De rechtbank heeft kennisgenomen van de stukken, waaronder:
  • het verzoek van de moeder, ingekomen op 20 januari 2022;
  • een F9-formulier met bijlage van de moeder, ingekomen op 3 maart 2022;
  • een F9-formulier met bijlage van de moeder d.d. 11 mei 2022;
  • een e-mail van de moeder d.d. 27 juni 2022.
1.2.
De mondelinge behandeling achter gesloten deuren heeft plaatsgevonden op 1 september 2022. Verschenen zijn: de moeder bijgestaan door haar advocaat en een tolk, ….
1.3.
[minderjarige] heeft voorafgaand aan de zitting met de kinderrechter gesproken.

2.De feiten

2.1.
De minderjarige:
[minderjarige] ,
geboren te [geboorteplaats] op [geboortedatum] 2005,
is geboren uit de moeder voornoemd.
2.2.
Het ouderlijk gezag over [minderjarige] is op 20 februari 2019 beëindigd door de rechtbank Noord-Holland, waarbij instelling ‘de Jeugd- en Gezinsbeschermers’ werd benoemd tot voogdes.
2.3.
Bij beschikking van 16 oktober 2019 is de voogdij overgedragen aan de GI.
2.4.
[minderjarige] woont weer bij de moeder thuis en er vindt op dit moment ambulante begeleiding plaats.

3.Het verzoek

3.1.
De moeder verzoekt de rechtbank, uitvoerbaar bij voorraad, te bepalen dat de moeder wordt hersteld in het gezag ex artikel 1:277 lid 1 van het Burgerlijk Wetboek (BW).
3.2.
De moeder stelt zich op het standpunt dat sprake is van positief gewijzigde omstandigheden.
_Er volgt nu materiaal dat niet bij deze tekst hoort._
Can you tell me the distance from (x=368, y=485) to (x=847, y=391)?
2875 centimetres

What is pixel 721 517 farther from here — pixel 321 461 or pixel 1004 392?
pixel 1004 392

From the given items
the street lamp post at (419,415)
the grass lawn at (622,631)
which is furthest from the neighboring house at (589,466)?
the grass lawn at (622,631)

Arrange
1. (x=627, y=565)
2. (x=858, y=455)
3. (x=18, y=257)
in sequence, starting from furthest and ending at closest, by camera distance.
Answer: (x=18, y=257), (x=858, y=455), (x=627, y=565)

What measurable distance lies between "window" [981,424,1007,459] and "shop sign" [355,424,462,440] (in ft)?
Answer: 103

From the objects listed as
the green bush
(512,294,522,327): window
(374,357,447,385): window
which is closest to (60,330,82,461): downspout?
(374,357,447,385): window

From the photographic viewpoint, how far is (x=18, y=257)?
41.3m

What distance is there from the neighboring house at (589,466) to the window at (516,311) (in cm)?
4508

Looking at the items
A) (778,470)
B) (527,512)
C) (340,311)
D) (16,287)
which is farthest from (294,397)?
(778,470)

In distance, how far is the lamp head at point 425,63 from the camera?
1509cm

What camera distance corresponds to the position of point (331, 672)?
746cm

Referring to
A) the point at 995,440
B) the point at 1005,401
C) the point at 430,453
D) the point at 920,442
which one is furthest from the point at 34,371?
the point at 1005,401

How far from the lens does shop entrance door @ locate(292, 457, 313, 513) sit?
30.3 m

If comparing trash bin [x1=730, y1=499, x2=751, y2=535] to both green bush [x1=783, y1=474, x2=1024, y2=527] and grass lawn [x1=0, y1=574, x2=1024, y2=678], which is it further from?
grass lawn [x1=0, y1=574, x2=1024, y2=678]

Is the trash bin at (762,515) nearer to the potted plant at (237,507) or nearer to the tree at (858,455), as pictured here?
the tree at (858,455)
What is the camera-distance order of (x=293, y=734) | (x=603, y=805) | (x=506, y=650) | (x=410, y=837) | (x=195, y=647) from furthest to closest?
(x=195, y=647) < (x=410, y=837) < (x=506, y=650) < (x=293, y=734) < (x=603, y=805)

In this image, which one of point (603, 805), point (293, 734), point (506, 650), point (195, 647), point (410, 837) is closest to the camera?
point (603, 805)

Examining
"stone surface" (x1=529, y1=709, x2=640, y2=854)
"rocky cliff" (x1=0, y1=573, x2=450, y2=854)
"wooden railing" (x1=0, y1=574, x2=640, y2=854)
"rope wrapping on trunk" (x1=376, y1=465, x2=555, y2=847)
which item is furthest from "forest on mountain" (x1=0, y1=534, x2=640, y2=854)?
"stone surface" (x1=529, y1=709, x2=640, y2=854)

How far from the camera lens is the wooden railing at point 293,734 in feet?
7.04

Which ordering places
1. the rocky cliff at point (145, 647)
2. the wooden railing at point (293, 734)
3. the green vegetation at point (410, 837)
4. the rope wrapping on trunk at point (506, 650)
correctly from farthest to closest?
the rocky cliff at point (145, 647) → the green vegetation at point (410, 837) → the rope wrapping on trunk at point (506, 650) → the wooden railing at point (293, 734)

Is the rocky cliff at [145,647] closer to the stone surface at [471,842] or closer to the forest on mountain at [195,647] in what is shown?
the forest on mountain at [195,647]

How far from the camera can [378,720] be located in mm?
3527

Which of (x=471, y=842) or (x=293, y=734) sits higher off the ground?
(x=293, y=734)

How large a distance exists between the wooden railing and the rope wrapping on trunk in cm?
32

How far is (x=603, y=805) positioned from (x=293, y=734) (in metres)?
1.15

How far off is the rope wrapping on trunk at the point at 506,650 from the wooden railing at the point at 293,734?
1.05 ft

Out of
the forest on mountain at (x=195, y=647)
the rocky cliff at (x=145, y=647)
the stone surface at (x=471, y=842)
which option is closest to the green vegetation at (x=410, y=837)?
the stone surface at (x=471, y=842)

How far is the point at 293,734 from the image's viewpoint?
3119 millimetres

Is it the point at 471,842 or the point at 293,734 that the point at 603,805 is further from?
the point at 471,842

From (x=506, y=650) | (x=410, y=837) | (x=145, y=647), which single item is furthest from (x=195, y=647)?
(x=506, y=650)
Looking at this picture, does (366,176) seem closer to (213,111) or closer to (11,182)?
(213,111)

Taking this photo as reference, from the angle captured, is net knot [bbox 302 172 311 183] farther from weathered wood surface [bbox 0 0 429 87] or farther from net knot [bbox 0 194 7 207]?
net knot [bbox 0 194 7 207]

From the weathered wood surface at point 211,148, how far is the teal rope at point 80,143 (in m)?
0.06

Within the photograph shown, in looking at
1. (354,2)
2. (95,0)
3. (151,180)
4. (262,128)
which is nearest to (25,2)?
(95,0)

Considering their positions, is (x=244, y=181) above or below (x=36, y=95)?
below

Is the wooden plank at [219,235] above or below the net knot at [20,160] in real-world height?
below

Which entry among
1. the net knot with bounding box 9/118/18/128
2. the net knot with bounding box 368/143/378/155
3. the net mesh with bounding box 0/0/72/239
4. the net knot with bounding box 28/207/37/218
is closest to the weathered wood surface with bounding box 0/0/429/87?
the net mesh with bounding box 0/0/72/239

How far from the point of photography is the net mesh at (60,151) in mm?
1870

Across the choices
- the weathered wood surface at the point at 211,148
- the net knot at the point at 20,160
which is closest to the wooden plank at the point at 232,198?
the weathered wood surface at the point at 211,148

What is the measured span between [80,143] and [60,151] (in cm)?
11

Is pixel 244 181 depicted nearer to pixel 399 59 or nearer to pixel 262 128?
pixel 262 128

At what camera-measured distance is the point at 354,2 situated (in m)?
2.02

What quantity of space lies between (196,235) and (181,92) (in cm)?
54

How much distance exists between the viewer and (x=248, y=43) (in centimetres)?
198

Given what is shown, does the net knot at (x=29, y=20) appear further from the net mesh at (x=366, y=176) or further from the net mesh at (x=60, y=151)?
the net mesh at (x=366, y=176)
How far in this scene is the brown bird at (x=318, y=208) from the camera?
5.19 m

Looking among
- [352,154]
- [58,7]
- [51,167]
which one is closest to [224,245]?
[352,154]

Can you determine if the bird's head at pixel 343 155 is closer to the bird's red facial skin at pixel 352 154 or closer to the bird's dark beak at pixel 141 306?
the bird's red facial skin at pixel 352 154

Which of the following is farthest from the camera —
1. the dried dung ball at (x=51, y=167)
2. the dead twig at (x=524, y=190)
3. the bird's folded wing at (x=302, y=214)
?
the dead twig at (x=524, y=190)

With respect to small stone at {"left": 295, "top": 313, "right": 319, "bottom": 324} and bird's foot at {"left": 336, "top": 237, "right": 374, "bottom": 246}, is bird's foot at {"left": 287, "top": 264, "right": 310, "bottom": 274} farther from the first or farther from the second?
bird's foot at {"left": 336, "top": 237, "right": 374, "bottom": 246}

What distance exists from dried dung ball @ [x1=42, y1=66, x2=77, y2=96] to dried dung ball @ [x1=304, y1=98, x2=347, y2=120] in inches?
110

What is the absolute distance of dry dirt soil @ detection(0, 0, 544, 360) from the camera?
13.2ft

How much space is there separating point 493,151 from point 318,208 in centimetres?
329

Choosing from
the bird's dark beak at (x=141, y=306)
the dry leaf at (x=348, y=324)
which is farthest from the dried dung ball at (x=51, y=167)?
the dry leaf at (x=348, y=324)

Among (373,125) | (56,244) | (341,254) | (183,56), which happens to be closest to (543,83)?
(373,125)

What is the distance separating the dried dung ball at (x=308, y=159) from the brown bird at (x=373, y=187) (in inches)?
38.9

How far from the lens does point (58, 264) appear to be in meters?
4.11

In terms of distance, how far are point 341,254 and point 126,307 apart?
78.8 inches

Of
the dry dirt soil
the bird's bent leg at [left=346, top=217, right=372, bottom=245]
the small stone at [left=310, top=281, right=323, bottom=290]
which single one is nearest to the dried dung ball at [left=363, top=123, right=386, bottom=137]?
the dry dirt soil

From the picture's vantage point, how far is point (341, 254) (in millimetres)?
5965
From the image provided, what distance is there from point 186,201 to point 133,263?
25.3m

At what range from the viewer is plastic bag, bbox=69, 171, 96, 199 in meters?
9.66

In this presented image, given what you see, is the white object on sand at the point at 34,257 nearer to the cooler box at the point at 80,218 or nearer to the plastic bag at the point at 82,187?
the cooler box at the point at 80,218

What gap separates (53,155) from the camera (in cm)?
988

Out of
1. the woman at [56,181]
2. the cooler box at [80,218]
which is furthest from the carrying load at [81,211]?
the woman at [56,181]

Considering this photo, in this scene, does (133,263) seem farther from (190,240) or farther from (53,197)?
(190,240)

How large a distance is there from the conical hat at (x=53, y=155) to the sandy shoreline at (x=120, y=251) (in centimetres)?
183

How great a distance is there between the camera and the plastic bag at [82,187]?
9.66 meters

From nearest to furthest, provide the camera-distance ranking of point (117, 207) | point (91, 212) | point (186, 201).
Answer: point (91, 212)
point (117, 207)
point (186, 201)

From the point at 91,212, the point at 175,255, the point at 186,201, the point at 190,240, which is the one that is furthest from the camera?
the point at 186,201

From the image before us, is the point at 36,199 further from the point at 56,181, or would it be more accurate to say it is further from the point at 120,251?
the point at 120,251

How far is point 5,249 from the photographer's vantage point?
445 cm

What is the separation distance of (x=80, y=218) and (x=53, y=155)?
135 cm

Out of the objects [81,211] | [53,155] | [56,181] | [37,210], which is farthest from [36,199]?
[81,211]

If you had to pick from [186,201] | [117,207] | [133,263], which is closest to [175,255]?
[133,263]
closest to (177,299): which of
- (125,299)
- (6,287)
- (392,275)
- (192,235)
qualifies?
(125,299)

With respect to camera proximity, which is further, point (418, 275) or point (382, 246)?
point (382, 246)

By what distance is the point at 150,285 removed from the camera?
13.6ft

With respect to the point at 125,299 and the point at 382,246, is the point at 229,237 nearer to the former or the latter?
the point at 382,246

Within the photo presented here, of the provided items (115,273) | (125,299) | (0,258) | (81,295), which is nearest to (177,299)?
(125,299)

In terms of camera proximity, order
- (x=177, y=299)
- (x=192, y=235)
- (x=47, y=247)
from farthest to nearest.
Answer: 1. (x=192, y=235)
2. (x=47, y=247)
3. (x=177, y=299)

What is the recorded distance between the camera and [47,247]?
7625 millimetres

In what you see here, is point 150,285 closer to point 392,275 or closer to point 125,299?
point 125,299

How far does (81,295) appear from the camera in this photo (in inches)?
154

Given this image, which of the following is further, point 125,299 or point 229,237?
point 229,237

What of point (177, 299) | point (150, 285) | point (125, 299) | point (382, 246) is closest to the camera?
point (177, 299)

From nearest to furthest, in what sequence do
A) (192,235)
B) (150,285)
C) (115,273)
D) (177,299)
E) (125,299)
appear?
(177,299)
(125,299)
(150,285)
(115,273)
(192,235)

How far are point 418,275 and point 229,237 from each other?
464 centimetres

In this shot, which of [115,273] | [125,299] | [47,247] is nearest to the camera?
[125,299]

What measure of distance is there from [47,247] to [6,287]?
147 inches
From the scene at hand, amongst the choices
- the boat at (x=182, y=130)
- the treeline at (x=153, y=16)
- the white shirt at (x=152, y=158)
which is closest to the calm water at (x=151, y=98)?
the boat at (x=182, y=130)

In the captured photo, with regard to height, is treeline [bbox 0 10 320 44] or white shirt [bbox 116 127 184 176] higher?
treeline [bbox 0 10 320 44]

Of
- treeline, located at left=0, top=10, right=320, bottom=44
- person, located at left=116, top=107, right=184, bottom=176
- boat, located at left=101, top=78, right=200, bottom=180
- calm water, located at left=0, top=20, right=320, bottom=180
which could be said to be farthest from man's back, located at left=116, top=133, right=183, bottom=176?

De persoonlijke problematiek waarmee de moeder kampte, en waardoor zij uit het gezag is ontheven, is niet langer aanwezig. Er is geen sprake meer van depressieve gevoelens of gezondheidsproblemen. De moeizame relatie tussen de moeder en de vader vormt ook geen belemmering meer voor de ontwikkeling van [minderjarige] . Er is geen sprake van dat [minderjarige] klem of verloren dreigt te raken tussen de ouders. Nadat de moeder uit haar gezag is ontheven heeft tussen [minderjarige] en de moeder omgang plaatsgevonden. [minderjarige] sliep elke week minimaal één nacht bij de moeder. Tijdens de zomervakantie zijn de contactmomenten uitgebreid. De GI heeft op 20 mei 2021 besloten om naar een terugplaatsing toe te werken van [minderjarige] naar de moeder. Daarvoor moest eerst hulpverlening worden gestart. Besloten is om Multidimensionale Familietherapie (MDFT) in te zetten met een ambulant hulpverlener. Medio december 2021 is [minderjarige] weer bij de moeder gaan wonen. Dit gaat heel goed. De moeder is zich bewust van de speciale opvoeding die [minderjarige] nodig heeft en erkent dat ze daar hulp bij nodig heeft. Ze is dan ook erg tevreden met de ondersteuning van de ambulante hulpverlening. Indien er enige zorgen bestaan over de opvoedsituatie van [minderjarige] , dan kunnen deze worden weggenomen door de inzet van de ambulante hulpverlener. De moeder meent dat zij in staat is langdurig de verzorging en opvoeding van [minderjarige] op zich te nemen.
3.3.
Tijdens het gesprek met [minderjarige] , is gebleken dat zij veel heeft meegemaakt in haar jeugd.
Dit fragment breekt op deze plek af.